SUPPLIED RECORDS:

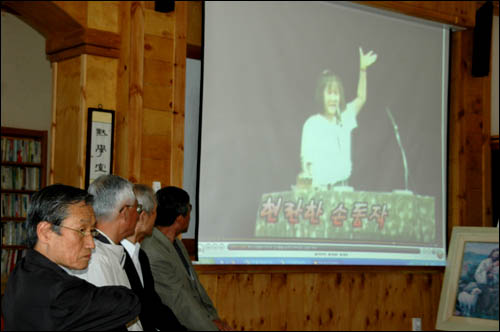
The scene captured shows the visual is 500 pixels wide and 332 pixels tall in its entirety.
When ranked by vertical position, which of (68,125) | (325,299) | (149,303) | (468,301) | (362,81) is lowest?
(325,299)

* * *

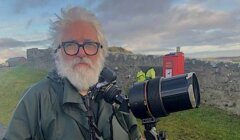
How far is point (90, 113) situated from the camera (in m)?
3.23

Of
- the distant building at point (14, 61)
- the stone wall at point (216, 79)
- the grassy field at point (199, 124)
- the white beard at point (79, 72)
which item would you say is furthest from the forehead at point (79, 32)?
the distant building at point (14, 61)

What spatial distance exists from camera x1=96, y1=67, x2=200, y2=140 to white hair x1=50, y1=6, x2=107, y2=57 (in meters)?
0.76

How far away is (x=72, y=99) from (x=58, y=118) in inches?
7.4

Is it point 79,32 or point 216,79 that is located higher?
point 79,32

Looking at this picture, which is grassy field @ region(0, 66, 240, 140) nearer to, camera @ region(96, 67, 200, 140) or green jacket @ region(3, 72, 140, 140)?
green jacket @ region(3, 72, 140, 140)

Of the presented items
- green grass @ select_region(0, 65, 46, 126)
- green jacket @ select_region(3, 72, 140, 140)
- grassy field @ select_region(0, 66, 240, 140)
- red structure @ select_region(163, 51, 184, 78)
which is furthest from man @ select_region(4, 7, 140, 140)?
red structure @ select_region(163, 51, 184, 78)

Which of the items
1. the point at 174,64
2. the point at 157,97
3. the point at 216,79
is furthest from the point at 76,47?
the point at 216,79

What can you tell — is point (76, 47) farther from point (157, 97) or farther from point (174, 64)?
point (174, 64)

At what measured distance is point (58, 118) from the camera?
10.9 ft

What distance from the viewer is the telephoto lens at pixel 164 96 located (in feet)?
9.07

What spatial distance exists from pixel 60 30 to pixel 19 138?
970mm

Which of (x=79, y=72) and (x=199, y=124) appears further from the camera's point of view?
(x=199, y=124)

--

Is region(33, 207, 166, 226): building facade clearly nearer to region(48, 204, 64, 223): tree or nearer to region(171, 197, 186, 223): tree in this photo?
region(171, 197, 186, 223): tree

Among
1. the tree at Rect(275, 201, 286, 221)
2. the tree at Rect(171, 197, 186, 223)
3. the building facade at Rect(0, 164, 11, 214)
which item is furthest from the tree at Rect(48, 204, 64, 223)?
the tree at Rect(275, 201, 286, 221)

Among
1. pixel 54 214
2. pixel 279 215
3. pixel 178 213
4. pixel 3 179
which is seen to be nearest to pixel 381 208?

EXERCISE REQUIREMENTS: Arrange the data from the line containing "Is region(33, 207, 166, 226): building" through the line containing "which is seen to be nearest to pixel 381 208?" as a Markdown table with the columns Row and Text. Give each line its own numbered row, and leave out the blank lines.

FINISHED TASK:
| Row | Text |
|---|---|
| 1 | Is region(33, 207, 166, 226): building facade clearly nearer to region(48, 204, 64, 223): tree or nearer to region(171, 197, 186, 223): tree in this photo? |
| 2 | region(171, 197, 186, 223): tree |
| 3 | Among |
| 4 | 1. the tree at Rect(275, 201, 286, 221) |
| 5 | 2. the tree at Rect(171, 197, 186, 223) |
| 6 | 3. the building facade at Rect(0, 164, 11, 214) |
| 7 | which item is furthest from the tree at Rect(48, 204, 64, 223)? |
| 8 | the tree at Rect(275, 201, 286, 221) |
| 9 | Among |
| 10 | 1. pixel 54 214 |
| 11 | 2. pixel 279 215 |
| 12 | 3. pixel 178 213 |
| 13 | 4. pixel 3 179 |
| 14 | which is seen to be nearest to pixel 381 208? |